_Exercise_: Reproduce the forum thread below on organizing notes and knowledge word for word, keeping every link, symbol and line break.

_Quoted text_:
Ask HN: What's your favorite way to organize information, notes or knowledge?   - wsxiaoys

I've been using Evernote for quite a long time but it's not perfect.<p>I got really painful when I was trying to record some code snippet with it. On the other hand visiting notes in their website is not really satisfying.<p>A wiki might be a better solution but I can't find one with good desktop client.<p>So what's your idea?
======
jackkinsella
I like to organize my information using Anki [1], a spaced reptition system.
Anki lets you input information as single flash cards - a question and an
answer, and then tag that card by topic(s).

Breaking topics down into questions and answers is a great way to understand
infomation deeply for reasons explained in detail at the supermemo website
[2]. The crucial added bonus with Anki is that it will manage your memory,
quizing you on previously input knowledge at intervals engineered to enhance
long term memory.

[1] Anki: <http://ankisrs.net/>

[2] How to formulate knowledge:
<http://www.supermemo.com/articles/20rules.htm>

------
atlei
(shameless plug)

A short comparison of Evernote, OneNote and iKnow (my company's product)

\- <http://www.ppcsoft.com/blog/iknow-onenote-evernote.asp>

More information

\- [http://www.ppcsoft.com/blog/ppcsoft-iknow-2011-beta-
released...](http://www.ppcsoft.com/blog/ppcsoft-iknow-2011-beta-released.asp)

\- <http://www.ppcsoft.com/blog/personal-wiki.asp>

Summary; Personal wiki/notes desktop application for Windows

(/shameless plug)

_Supplied data_:
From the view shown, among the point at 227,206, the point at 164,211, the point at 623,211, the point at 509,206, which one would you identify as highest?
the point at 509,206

* * *

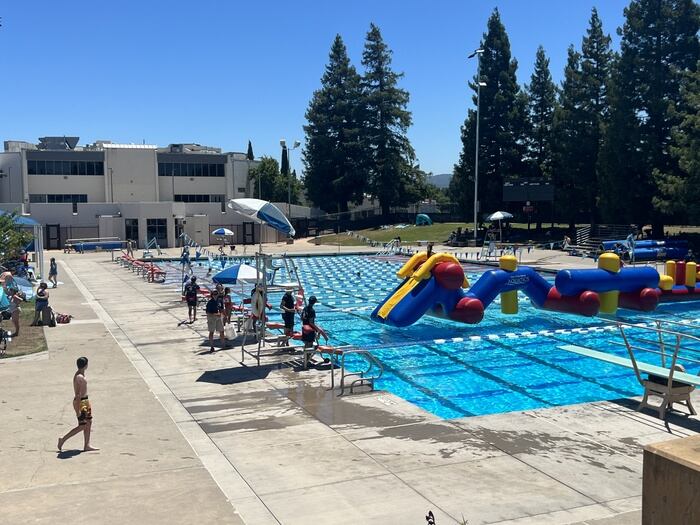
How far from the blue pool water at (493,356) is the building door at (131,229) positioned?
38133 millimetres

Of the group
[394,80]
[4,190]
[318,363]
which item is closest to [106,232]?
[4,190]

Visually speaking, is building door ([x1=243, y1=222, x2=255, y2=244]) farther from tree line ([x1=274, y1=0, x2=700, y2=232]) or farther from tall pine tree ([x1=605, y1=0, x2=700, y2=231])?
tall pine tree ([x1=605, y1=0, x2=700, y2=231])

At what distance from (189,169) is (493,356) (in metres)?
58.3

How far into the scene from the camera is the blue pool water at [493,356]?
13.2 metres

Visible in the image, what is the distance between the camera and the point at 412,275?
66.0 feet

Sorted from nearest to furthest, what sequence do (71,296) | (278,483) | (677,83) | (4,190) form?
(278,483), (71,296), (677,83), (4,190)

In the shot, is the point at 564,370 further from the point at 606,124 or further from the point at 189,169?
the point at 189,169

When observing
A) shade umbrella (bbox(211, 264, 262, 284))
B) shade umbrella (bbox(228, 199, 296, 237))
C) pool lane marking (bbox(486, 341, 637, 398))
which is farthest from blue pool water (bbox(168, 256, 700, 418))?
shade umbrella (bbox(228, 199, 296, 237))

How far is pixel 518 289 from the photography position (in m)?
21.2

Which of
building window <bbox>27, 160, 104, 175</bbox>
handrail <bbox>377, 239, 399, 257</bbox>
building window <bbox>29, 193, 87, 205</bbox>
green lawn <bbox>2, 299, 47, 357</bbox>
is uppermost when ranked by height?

* * *

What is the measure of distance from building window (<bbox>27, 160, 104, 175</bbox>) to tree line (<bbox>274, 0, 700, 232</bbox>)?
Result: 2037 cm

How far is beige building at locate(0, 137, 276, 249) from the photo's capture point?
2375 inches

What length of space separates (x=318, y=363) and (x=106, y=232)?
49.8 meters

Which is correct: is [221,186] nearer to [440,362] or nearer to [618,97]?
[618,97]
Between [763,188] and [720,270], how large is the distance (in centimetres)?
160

_Answer_:
Ask HN: What's your favorite way to organize information, notes or knowledge?   - wsxiaoys

I've been using Evernote for quite a long time but it's not perfect.<p>I got really painful when I was trying to record some code snippet with it. On the other hand visiting notes in their website is not really satisfying.<p>A wiki might be a better solution but I can't find one with good desktop client.<p>So what's your idea?
======
jackkinsella
I like to organize my information using Anki [1], a spaced reptition system.
Anki lets you input information as single flash cards - a question and an
answer, and then tag that card by topic(s).

Breaking topics down into questions and answers is a great way to understand
infomation deeply for reasons explained in detail at the supermemo website
[2]. The crucial added bonus with Anki is that it will manage your memory,
quizing you on previously input knowledge at intervals engineered to enhance
long term memory.

[1] Anki: <http://ankisrs.net/>

[2] How to formulate knowledge:
<http://www.supermemo.com/articles/20rules.htm>

------
atlei
(shameless plug)

A short comparison of Evernote, OneNote and iKnow (my company's product)

\- <http://www.ppcsoft.com/blog/iknow-onenote-evernote.asp>

More information

\- [http://www.ppcsoft.com/blog/ppcsoft-iknow-2011-beta-
released...](http://www.ppcsoft.com/blog/ppcsoft-iknow-2011-beta-released.asp)

\- <http://www.ppcsoft.com/blog/personal-wiki.asp>

Summary; Personal wiki/notes desktop application for Windows

(/shameless plug)